Questions on scene geometry:
--------------------

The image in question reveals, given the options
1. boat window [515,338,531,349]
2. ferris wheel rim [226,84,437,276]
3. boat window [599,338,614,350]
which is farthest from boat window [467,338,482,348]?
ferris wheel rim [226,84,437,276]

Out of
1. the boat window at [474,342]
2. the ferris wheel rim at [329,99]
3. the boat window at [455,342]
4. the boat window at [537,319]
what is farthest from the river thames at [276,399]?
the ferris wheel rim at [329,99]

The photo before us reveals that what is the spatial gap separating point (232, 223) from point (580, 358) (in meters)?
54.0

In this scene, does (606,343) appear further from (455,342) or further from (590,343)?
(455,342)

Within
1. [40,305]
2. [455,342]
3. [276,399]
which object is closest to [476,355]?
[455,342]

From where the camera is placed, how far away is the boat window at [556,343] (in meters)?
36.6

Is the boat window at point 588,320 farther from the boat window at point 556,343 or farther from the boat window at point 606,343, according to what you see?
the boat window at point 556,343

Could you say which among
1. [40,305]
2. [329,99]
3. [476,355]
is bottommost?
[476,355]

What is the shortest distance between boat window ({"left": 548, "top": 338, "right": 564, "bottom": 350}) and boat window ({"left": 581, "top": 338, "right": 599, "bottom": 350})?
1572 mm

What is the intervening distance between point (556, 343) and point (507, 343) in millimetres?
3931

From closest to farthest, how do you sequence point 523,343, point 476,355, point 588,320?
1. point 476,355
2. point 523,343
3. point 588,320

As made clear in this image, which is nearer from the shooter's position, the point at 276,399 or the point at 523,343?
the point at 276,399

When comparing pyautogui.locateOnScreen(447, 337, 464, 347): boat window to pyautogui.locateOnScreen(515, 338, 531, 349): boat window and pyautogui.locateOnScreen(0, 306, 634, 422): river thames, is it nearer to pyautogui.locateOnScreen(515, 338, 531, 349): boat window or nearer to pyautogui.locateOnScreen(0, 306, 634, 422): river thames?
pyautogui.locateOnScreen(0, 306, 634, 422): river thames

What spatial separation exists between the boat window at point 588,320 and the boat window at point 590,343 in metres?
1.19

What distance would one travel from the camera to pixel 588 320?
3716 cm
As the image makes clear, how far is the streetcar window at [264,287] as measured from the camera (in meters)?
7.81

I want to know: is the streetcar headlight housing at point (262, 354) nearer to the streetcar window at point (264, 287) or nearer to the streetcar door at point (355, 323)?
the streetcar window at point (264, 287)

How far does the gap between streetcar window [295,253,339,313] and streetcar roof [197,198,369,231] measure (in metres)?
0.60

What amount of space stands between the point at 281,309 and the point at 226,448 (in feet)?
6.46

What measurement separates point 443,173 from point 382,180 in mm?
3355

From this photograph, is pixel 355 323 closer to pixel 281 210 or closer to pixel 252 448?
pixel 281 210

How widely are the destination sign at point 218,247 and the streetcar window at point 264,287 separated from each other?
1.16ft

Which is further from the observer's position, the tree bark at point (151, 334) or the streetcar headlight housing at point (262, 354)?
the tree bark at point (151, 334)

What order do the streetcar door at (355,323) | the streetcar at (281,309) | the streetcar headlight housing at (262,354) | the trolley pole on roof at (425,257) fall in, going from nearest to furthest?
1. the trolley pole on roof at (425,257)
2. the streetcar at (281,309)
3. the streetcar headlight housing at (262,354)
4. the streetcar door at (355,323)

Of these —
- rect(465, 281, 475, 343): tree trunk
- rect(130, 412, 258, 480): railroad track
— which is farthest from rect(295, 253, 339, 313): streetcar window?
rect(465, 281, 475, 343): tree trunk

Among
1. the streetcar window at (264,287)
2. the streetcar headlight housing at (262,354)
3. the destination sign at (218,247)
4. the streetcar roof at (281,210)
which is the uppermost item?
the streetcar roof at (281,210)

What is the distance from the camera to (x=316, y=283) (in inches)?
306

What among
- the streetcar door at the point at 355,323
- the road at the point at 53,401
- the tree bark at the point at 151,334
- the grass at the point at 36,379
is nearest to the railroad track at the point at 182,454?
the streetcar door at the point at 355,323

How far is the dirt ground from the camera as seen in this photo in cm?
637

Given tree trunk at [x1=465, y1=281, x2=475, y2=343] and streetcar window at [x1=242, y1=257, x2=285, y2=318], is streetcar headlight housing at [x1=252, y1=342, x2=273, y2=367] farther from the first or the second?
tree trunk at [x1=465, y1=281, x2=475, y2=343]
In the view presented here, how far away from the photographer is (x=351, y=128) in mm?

--------------------

▶ **SET TASK**: Copy the lines of the records verbatim, starting at the line containing "What order do" and ending with the line containing "3. the streetcar", including both of those lines.

▶ **FINAL RESULT**:
What order do the streetcar door at (355,323) | the streetcar at (281,309) | the streetcar headlight housing at (262,354) | the trolley pole on roof at (425,257) fall in, going from nearest to furthest?
1. the trolley pole on roof at (425,257)
2. the streetcar at (281,309)
3. the streetcar headlight housing at (262,354)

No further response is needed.